*Bloc de texte*:
Le parc automobile belge en 1955

Extrait d’un article de Jacques Ickx publié dans la Revue Automobile du 25 janvier 1956 à l’occasion du salon de l’automobile de Bruxelles (traduit de l'Allemand)

Bien que le Salon de l'automobile de Bruxelles offre de nombreuses nouveautés cette année, il ne peut être comparé aux autres expositions du printemps et de l'automne, qui ont lieu tous les deux ans, car le Salon de l'automobile de Bruxelles est avant tout une manifestation dédiée à l'industrie automobile nationale belge. Les exposants estiment qu'ils pourraient très bien se passer du salon. Mais puisque cette exposition existe, il est nécessaire d'y être présent et d'accepter les frais, même si, selon de nombreuses entreprises, il ne sera pas possible de gagner un seul client supplémentaire. Le test aura lieu en 1958, lorsque les bâtiments qui abritent aujourd'hui l'exposition automobile seront réservés à l'Exposition universelle. Certains craignaient, d'autres espéraient, que les travaux préparatoires rendent impossible le salon de l'année prochaine ; cependant, ces difficultés pouvaient être évitées grâce à une organisation habile. Cependant, le Salon de Bruxelles de cette année a déjà été réduit d'une partie de son champ d'action habituel. Par exemple, les fabricants et importateurs de pièces accessoires ne sont plus représentés. De plus, chaque année il faut plus de stands d'exposition, ce qui aurait posé un gros problème si la Ford Motor Company n'avait pas décidé, comme l'an dernier, de transformer un pavillon situé dans un emplacement défavorable en son propre salon au sein du salon.

*Matériel fourni*:
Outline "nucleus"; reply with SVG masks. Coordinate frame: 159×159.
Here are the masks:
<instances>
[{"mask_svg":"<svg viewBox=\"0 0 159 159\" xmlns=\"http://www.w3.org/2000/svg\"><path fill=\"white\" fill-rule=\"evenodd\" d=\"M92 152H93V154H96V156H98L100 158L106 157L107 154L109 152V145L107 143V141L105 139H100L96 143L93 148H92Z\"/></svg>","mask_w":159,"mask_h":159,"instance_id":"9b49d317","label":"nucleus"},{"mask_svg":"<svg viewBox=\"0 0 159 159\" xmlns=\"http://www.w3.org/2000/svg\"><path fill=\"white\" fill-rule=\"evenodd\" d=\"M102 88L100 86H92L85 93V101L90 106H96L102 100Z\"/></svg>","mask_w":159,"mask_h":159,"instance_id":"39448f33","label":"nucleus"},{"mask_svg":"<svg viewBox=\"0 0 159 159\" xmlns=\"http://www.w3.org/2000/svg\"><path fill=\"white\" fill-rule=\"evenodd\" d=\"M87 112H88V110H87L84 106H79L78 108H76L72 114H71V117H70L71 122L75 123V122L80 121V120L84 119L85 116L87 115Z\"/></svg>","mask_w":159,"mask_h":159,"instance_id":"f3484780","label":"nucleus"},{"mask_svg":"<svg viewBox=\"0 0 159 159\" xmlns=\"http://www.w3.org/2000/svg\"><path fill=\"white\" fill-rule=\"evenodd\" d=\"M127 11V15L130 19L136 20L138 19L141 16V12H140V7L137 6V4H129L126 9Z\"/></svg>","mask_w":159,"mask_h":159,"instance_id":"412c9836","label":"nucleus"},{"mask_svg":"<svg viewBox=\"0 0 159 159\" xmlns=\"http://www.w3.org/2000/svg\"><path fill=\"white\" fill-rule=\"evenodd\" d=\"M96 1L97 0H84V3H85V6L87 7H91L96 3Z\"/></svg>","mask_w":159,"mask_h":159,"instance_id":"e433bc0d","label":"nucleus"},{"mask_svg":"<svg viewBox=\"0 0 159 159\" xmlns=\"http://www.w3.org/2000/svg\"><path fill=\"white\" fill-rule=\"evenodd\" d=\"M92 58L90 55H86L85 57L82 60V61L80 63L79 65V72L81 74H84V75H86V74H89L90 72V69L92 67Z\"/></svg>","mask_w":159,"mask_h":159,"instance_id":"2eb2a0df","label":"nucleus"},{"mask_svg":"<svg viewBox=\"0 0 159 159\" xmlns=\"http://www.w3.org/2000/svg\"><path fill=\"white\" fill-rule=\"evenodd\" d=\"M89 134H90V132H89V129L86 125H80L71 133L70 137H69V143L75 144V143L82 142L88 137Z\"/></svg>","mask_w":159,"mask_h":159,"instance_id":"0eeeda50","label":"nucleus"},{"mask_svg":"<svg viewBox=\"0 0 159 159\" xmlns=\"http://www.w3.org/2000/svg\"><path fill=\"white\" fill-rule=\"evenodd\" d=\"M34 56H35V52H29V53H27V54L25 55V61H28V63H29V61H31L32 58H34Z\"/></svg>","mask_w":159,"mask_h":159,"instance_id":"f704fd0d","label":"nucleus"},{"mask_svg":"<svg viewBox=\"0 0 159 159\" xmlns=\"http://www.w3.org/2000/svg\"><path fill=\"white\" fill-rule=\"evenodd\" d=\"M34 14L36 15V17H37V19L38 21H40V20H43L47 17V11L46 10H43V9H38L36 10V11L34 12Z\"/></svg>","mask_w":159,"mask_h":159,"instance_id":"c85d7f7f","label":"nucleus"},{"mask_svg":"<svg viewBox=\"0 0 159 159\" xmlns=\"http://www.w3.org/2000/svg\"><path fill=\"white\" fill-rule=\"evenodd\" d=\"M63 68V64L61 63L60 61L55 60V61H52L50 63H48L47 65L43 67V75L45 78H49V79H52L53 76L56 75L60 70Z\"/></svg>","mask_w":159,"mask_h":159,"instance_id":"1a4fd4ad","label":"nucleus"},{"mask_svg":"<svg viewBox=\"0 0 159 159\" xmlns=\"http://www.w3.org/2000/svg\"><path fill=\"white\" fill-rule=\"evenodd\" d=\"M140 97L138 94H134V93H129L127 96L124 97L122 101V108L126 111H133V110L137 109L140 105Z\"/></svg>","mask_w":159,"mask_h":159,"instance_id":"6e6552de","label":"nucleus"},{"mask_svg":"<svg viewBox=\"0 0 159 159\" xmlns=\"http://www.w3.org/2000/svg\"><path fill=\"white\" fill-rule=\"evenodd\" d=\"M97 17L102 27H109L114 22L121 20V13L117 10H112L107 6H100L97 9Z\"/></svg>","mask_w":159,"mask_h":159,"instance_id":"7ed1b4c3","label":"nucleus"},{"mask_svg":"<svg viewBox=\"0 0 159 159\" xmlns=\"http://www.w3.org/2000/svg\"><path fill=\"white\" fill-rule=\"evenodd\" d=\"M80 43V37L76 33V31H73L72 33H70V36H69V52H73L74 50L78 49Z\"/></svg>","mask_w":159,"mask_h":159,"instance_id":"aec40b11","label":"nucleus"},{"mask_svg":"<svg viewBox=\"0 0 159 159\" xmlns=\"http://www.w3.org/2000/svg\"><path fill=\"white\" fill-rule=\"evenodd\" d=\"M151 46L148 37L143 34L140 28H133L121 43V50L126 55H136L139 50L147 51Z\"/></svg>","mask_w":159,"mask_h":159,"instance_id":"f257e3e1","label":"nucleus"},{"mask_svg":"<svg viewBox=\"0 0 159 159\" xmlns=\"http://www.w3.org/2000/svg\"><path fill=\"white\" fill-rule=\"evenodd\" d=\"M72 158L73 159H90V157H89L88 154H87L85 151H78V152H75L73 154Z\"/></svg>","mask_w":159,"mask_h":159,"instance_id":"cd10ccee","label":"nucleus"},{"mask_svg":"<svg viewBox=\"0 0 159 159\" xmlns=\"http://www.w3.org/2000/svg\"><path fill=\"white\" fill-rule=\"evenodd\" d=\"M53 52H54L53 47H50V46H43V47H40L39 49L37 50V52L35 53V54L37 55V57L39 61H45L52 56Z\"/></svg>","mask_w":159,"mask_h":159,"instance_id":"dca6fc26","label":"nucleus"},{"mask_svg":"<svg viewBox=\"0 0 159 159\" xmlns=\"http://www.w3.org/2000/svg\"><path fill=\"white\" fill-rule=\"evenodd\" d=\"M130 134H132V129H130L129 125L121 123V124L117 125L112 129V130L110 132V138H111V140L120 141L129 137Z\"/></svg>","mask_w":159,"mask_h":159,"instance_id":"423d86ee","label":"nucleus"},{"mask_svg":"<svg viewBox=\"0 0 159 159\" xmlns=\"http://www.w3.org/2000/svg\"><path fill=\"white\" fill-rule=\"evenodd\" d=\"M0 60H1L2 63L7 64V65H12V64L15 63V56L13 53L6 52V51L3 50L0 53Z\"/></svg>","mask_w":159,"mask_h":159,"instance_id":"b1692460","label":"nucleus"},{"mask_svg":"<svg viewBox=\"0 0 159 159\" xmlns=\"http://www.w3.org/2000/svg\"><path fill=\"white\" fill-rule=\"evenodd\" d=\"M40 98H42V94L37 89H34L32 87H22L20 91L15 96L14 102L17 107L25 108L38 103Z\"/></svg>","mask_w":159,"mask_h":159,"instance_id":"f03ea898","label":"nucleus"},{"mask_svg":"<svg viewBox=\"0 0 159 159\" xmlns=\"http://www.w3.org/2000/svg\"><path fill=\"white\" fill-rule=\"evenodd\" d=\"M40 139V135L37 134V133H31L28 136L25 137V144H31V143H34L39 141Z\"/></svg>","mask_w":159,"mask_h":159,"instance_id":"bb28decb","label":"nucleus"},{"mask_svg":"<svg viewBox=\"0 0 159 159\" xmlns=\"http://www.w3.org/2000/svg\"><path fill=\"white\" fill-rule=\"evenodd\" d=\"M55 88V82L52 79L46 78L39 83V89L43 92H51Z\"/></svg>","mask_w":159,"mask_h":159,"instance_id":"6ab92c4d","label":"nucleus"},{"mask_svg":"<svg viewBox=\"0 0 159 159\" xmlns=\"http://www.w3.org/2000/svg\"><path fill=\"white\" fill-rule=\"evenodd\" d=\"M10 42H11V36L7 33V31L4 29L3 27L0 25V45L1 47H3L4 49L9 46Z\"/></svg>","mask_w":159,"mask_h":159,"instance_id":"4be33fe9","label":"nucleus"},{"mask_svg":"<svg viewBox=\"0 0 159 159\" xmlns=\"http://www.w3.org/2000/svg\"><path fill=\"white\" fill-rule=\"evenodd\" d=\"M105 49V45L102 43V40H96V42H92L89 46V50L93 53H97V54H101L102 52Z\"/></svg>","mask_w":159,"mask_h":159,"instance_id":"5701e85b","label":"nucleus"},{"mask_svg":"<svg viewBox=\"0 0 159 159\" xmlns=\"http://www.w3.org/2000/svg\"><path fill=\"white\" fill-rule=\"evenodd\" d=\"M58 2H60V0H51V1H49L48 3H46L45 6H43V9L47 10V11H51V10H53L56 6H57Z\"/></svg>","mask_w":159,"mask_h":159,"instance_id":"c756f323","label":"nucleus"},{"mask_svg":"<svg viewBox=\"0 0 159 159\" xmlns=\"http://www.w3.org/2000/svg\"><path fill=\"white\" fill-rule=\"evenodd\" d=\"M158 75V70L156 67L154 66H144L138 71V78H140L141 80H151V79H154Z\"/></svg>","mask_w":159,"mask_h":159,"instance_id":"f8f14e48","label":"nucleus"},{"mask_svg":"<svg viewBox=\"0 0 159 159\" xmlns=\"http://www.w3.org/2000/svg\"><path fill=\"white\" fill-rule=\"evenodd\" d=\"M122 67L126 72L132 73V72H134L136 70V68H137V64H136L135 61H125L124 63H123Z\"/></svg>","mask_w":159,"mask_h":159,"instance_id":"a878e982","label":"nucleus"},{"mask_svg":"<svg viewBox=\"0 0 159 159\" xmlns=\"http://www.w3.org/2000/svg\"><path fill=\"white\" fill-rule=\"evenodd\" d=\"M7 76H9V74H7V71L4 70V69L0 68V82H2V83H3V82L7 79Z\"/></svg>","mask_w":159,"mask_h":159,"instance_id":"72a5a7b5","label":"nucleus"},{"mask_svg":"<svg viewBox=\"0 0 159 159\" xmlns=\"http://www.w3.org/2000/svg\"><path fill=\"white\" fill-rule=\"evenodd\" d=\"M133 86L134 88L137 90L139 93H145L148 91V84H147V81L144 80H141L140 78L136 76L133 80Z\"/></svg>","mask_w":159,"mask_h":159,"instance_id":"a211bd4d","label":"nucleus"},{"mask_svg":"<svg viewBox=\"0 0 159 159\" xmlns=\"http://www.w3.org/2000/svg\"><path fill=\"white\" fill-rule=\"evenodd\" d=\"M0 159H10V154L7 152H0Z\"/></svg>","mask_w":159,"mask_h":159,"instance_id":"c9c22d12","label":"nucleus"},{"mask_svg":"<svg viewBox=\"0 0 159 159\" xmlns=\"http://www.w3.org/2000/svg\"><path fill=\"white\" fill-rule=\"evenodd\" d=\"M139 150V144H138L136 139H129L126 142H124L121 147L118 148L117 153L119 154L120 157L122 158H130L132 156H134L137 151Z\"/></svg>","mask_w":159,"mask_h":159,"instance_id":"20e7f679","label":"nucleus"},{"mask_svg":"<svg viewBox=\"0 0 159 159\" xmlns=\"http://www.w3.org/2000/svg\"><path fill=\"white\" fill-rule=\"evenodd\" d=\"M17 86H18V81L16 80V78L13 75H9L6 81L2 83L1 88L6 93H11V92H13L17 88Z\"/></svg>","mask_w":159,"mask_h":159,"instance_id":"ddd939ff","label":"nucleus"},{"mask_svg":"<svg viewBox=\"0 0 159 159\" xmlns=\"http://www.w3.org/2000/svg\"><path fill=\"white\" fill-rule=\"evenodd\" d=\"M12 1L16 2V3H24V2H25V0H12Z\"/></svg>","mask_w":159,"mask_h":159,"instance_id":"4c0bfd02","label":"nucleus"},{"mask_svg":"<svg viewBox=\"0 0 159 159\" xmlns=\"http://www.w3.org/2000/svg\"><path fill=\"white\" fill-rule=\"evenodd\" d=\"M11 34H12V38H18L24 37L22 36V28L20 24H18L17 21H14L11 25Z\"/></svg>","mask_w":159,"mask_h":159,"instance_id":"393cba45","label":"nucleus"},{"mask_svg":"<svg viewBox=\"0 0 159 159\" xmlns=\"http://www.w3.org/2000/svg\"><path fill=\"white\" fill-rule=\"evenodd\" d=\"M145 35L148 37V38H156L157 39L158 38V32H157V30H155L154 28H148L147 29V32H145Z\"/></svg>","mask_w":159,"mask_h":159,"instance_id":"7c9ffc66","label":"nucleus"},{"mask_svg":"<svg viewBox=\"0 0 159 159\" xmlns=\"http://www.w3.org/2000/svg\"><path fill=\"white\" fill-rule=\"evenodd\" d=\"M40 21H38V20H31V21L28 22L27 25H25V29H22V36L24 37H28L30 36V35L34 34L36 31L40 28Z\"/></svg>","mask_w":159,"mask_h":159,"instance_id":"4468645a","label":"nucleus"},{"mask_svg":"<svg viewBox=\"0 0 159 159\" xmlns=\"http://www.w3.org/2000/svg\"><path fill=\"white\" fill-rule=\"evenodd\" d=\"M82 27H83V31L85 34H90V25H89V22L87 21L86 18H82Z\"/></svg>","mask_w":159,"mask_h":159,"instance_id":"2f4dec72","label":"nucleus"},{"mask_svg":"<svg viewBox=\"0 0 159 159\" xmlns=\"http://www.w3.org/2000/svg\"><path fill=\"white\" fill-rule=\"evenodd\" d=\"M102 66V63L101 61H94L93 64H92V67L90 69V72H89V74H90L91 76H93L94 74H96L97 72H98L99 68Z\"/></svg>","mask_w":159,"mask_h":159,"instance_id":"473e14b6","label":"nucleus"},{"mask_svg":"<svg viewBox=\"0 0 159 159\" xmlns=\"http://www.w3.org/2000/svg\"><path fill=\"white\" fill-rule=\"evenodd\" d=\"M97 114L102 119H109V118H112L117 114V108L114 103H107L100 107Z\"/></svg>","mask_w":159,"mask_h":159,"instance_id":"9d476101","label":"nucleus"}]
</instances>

*Consigne*: Pouvez-vous recopier à l'identique le passage de l'article sur le Salon de l'automobile de Bruxelles qui commence aux mots « Extrait d’un article » et s'arrête après « (traduit de l'Allemand) » ?

*Réponse attendue*:
Extrait d’un article de Jacques Ickx publié dans la Revue Automobile du 25 janvier 1956 à l’occasion du salon de l’automobile de Bruxelles (traduit de l'Allemand)